#### [TASKS AND EXERCISES]
[1] Can you copy the passage on dressing grinding worms word for word, from its first sentence to its last?
[2] Can you repeat the lines of the entries word for word, starting at the line containing "to (x=26, y=100)?" and ending at the line containing "95.9 meters", with both of those lines included?

-------- SUPPLIED TEXT --------

The main problem with many of these different dressing techniques is the fact that, in spatial terms, there are always two spatial working surfaces moving on the worm flank and on the dressing tool, and in this context these surfaces are often also composed of part surfaces. Under these spatial moving contact conditions, contact points often occurred, determined by the geometry, which do not lie in the axial sectional plane of the dressing tool. When this occurs, even with the most careful arrangement of the dressing profile, it is very often the case that the resulting quality of dressing and grinding is inadequate.

With roll grinding it has been shown that, for the dressing of grinding worms, the known full-profile roller in particular can be used with versatile effect, but also set-profile rollers. In this situation, these dressing tools are in each case used separately for different function sectors, wherein the scattered or hand-set diamond covering of the full-profile roller is applied in the galvanically negative process, and the corresponding diamond covering of the set-profile roller is applied in the galvanically positive process. The precision to be maintained by the set-profile roller has hitherto required the use of the galvanically positive process, with the possibility of subsequent reworking.

-------- EXTRACTED ENTRIES --------

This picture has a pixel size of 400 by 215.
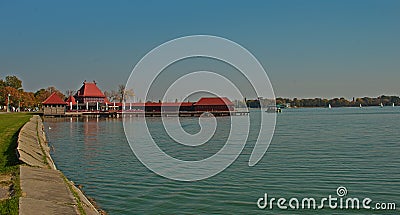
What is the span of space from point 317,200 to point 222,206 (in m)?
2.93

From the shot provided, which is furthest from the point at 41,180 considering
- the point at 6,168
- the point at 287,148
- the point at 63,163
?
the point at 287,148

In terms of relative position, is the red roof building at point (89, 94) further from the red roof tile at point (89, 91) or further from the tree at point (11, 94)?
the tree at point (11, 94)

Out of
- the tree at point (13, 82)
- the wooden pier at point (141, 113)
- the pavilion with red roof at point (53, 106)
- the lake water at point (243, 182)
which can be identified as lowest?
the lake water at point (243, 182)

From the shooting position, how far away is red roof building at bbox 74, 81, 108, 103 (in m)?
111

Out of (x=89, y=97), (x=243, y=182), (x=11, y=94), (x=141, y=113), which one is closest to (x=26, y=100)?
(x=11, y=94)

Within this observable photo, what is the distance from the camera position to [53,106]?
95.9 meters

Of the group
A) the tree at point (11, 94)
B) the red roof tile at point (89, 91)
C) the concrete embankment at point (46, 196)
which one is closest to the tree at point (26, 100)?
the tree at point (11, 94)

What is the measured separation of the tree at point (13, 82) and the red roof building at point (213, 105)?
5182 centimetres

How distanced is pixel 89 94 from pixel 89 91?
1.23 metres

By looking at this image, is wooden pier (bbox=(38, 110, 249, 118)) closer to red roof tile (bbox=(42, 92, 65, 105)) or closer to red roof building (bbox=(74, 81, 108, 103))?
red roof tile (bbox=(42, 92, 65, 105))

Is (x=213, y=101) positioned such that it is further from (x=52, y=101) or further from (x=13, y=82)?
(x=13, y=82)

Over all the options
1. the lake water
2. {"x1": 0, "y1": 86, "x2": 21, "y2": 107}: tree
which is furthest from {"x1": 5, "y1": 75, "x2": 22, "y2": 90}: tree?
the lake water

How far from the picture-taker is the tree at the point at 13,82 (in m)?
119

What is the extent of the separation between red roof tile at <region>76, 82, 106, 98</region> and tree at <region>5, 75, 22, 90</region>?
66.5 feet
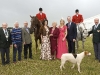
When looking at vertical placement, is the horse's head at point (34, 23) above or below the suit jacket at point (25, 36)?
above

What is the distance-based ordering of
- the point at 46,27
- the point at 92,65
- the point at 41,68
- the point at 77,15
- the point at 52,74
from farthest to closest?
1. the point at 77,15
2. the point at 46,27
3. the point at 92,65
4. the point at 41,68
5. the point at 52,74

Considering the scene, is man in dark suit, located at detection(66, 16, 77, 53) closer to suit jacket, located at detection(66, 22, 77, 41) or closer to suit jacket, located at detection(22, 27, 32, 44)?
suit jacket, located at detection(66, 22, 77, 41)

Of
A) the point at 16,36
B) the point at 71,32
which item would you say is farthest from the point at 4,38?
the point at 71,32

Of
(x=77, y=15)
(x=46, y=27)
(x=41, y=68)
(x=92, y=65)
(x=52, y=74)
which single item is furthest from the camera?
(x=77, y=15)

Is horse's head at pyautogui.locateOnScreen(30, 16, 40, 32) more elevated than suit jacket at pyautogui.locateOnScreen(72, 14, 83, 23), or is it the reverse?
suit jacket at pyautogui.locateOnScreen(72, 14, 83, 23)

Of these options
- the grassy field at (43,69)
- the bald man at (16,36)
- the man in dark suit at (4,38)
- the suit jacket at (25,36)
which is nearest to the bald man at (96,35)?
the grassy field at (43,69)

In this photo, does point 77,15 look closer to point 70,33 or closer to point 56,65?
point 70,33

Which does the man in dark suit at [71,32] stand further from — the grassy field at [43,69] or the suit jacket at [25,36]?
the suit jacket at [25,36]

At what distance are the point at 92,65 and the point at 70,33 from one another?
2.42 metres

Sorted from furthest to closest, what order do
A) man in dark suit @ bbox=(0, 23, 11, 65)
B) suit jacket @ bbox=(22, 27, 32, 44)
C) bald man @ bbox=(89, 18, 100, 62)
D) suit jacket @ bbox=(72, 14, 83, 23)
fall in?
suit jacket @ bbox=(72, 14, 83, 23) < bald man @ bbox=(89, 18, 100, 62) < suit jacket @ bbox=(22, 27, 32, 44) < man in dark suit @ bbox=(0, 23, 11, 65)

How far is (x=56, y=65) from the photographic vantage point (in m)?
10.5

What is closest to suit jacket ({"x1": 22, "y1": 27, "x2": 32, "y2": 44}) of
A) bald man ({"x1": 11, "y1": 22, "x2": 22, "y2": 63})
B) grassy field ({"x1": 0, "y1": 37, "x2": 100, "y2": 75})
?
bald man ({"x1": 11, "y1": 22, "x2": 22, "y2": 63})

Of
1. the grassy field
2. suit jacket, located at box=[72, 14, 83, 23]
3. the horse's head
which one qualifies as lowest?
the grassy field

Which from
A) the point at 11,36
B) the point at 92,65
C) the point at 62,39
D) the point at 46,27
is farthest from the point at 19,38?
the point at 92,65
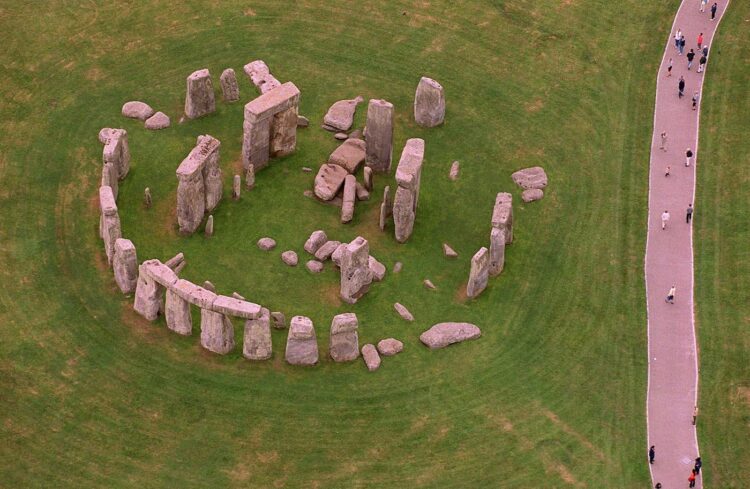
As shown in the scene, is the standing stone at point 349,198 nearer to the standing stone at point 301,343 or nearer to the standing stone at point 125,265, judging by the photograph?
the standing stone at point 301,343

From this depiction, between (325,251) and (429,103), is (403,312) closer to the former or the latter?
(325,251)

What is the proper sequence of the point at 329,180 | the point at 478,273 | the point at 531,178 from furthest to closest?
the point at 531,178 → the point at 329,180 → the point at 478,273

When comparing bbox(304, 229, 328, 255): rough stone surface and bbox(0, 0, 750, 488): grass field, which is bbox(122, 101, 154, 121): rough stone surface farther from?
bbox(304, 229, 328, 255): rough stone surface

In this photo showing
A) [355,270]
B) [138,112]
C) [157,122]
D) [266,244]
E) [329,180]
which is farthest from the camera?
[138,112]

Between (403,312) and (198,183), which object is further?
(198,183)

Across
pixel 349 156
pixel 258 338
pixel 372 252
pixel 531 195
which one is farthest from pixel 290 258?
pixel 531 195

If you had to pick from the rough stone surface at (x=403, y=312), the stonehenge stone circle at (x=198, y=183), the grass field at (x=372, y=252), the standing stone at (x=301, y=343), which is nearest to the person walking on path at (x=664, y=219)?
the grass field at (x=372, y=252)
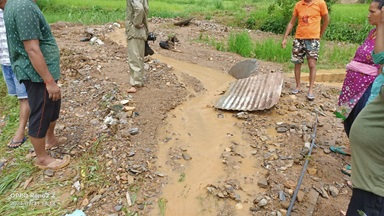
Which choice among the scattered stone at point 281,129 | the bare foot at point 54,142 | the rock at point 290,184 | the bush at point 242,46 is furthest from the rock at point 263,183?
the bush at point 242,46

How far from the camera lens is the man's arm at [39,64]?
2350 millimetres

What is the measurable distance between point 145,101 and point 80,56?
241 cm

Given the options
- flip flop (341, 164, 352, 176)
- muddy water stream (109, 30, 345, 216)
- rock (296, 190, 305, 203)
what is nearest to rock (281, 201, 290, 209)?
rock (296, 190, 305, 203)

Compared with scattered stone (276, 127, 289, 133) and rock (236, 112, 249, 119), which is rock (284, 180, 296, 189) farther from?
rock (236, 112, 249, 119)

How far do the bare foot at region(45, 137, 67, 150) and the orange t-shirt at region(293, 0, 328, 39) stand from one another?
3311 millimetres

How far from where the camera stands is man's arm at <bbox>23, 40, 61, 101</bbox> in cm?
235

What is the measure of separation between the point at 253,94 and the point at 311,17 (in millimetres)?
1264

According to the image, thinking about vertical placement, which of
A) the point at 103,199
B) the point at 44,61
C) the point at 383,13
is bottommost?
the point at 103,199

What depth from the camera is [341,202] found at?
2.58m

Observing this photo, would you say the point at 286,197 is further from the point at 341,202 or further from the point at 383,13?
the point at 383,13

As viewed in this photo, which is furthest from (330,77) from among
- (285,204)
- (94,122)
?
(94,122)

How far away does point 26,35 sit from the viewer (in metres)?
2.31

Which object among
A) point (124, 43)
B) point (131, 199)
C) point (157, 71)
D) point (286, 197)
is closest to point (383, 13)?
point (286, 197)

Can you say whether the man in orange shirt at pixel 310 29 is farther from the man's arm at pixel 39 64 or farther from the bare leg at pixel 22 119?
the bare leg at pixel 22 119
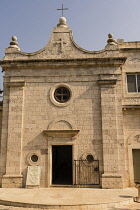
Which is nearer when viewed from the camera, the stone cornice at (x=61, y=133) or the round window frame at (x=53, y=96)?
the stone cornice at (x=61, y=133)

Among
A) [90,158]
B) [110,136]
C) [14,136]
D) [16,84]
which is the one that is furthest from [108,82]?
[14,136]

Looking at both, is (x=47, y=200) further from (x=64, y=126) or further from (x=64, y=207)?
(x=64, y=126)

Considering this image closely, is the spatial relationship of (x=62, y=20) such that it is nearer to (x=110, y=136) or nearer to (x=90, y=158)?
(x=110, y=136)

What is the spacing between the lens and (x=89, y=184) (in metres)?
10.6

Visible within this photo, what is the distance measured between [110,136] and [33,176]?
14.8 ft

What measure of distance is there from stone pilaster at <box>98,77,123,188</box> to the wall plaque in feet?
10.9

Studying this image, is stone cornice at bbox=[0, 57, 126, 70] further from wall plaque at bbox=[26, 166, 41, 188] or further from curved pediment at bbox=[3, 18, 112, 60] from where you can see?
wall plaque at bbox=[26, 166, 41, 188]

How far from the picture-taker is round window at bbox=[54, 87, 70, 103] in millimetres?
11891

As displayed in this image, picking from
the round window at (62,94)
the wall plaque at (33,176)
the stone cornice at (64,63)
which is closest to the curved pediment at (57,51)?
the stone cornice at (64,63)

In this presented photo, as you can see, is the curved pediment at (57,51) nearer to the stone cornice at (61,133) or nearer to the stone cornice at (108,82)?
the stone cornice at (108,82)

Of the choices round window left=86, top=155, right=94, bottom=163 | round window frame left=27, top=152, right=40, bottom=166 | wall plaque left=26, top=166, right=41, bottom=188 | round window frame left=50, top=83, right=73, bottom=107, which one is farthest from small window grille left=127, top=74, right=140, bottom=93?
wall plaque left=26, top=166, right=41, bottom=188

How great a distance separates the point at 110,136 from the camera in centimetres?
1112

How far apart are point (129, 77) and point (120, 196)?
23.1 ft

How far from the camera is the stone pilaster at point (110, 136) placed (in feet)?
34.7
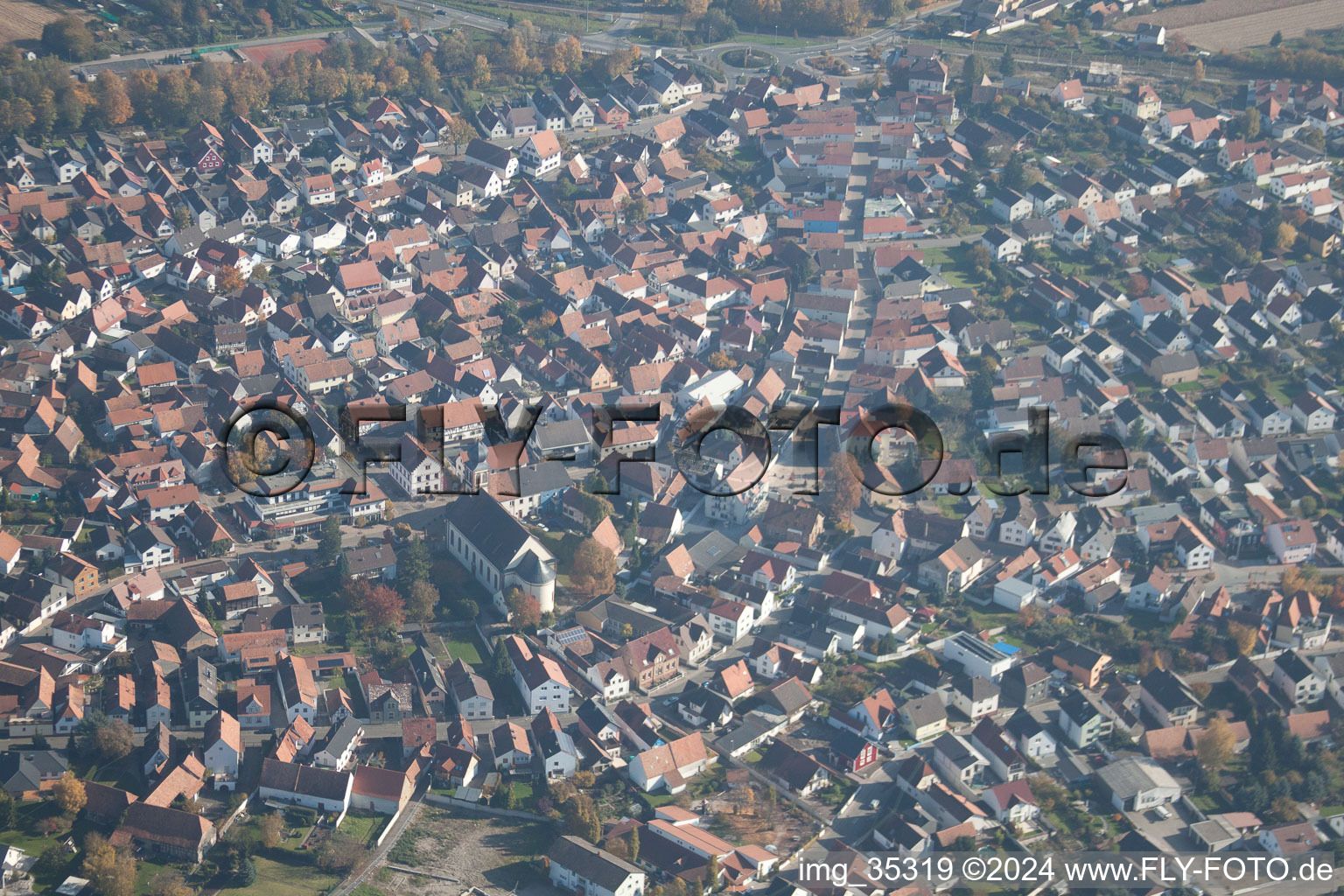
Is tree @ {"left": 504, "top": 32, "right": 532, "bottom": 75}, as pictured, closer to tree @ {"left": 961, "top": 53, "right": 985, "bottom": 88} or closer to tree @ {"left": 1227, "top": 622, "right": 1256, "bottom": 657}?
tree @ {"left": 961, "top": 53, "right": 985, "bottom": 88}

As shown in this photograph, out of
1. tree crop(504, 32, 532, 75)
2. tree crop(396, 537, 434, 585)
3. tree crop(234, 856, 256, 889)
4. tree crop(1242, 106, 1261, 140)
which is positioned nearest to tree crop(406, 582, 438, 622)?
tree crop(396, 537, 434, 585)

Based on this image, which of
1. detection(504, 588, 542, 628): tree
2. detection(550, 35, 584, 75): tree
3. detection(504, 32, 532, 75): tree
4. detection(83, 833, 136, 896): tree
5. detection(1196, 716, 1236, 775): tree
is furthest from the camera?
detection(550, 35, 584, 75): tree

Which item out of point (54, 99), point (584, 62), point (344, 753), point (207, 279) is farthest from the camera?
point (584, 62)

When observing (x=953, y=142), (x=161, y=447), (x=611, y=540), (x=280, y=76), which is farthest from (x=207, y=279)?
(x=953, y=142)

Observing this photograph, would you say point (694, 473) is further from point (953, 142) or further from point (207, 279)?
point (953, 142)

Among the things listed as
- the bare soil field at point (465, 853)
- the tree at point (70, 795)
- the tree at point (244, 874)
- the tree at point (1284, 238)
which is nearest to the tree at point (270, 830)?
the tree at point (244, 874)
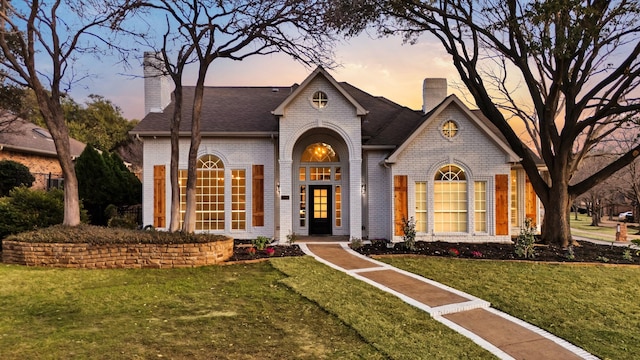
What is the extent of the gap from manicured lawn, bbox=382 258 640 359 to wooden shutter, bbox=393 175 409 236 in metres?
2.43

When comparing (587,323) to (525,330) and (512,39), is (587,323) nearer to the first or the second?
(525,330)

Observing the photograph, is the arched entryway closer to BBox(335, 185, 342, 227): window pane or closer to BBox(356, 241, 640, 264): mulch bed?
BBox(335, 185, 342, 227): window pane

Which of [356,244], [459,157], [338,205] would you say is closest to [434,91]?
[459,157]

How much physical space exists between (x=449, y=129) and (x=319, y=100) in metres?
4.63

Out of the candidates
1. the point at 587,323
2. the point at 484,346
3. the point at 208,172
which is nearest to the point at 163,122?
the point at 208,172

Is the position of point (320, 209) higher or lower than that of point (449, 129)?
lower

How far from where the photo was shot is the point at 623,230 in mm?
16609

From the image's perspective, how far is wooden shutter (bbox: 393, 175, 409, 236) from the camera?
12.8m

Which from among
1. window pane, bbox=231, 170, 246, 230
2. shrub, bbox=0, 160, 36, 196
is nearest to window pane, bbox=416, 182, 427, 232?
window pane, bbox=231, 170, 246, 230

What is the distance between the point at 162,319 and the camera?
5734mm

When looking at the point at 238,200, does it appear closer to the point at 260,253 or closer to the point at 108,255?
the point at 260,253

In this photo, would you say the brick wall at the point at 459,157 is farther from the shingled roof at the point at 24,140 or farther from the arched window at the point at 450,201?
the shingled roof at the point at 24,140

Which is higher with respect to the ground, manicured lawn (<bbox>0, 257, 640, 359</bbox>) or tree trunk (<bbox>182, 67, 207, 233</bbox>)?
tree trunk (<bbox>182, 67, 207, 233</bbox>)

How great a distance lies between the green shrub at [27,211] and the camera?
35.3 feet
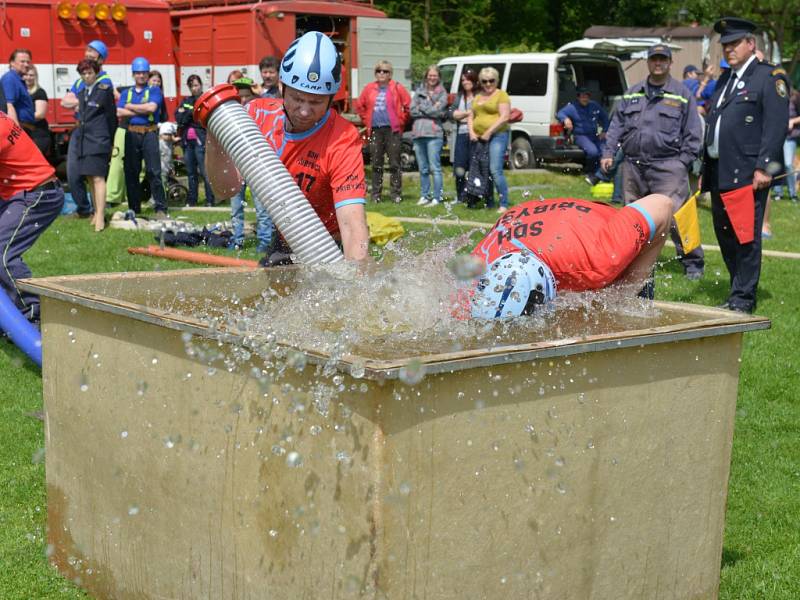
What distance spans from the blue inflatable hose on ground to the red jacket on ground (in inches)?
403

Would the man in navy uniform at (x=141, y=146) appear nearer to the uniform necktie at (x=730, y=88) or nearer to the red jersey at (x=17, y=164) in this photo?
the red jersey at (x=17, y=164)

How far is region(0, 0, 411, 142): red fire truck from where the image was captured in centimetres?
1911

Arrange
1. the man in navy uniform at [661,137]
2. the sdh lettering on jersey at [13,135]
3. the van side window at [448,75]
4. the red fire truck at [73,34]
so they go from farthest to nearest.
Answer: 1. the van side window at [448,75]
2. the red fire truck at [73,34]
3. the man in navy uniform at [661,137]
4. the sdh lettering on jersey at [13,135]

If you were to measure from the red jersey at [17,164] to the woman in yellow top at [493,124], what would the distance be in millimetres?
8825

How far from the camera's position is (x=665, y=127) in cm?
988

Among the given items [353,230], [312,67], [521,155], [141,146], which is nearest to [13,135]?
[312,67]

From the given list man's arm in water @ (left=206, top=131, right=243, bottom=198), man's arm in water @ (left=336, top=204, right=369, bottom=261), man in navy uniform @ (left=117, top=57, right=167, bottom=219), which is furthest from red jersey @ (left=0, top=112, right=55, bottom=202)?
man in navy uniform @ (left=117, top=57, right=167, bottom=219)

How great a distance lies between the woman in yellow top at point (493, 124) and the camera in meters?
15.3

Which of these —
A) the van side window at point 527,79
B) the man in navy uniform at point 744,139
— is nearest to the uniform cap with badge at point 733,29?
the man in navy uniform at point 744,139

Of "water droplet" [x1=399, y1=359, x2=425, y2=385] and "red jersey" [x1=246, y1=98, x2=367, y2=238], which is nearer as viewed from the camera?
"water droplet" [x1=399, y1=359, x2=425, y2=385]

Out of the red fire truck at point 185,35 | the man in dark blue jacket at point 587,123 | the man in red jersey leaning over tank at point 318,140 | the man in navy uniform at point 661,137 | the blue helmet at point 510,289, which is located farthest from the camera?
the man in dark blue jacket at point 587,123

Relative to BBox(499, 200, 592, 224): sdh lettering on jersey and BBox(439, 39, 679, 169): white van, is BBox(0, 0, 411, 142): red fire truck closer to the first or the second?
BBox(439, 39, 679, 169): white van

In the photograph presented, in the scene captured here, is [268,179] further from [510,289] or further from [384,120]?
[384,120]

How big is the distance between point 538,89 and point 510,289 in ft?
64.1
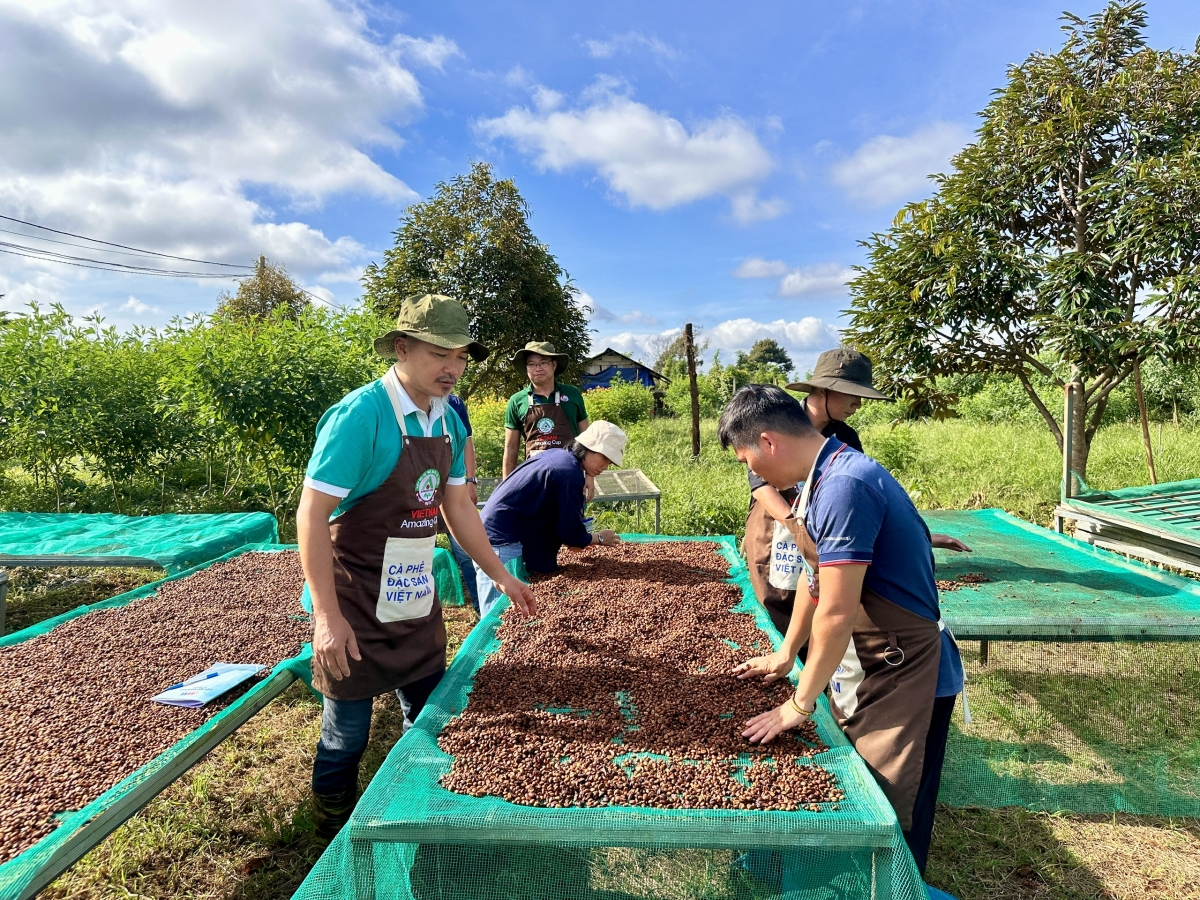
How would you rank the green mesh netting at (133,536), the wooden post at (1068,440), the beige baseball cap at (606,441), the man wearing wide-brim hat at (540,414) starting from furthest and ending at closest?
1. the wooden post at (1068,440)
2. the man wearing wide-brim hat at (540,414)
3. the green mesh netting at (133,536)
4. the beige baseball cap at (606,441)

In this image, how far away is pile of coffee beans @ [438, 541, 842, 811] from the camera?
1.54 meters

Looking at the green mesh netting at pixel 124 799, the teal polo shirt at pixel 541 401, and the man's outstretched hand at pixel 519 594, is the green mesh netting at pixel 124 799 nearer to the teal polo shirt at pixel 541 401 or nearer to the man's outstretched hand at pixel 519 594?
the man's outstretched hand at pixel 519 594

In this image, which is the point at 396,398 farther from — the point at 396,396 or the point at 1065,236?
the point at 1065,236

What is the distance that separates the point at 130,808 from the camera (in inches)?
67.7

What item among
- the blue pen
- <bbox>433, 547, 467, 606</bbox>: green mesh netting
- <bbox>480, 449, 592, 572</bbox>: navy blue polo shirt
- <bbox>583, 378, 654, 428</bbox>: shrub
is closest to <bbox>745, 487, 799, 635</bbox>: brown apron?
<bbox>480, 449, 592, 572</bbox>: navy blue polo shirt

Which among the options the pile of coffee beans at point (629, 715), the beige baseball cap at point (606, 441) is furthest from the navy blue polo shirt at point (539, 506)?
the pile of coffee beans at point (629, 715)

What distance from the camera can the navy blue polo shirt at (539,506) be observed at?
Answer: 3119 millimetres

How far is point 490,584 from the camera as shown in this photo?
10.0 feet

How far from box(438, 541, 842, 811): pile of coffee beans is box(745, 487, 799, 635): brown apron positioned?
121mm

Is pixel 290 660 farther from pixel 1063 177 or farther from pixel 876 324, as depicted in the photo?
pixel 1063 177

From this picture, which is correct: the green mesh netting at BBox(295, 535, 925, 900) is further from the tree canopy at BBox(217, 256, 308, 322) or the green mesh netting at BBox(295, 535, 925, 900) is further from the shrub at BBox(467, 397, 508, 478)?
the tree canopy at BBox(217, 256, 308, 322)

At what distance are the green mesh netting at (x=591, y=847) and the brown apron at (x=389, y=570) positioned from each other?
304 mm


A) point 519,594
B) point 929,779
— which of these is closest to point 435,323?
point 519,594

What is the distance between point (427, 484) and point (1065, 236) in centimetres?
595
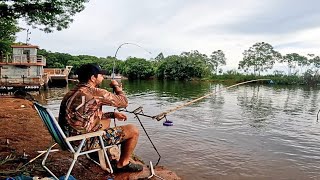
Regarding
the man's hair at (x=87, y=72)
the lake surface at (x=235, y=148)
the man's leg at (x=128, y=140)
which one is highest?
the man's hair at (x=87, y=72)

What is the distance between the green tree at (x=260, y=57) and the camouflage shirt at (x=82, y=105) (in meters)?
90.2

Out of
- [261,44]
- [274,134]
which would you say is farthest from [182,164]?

--------

#### [RESULTS OF THE TASKS]
[1]
The main problem with many of these different dressing techniques is the fact that, in spatial terms, there are always two spatial working surfaces moving on the worm flank and on the dressing tool, and in this context these surfaces are often also composed of part surfaces. Under these spatial moving contact conditions, contact points often occurred, determined by the geometry, which do not lie in the axial sectional plane of the dressing tool. When this occurs, even with the most careful arrangement of the dressing profile, it is very often the case that the resulting quality of dressing and grinding is inadequate.

With roll grinding it has been shown that, for the dressing of grinding worms, the known full-profile roller in particular can be used with versatile effect, but also set-profile rollers. In this situation, these dressing tools are in each case used separately for different function sectors, wherein the scattered or hand-set diamond covering of the full-profile roller is applied in the galvanically negative process, and the corresponding diamond covering of the set-profile roller is applied in the galvanically positive process. The precision to be maintained by the set-profile roller has hitherto required the use of the galvanically positive process, with the possibility of subsequent reworking.

[2]
Out of (x=89, y=97), (x=243, y=182), (x=11, y=94), (x=141, y=113), which one is closest to (x=26, y=100)?
(x=11, y=94)

Within this observable photo, what is the distance from the camera position to [53,106]?
95.9 meters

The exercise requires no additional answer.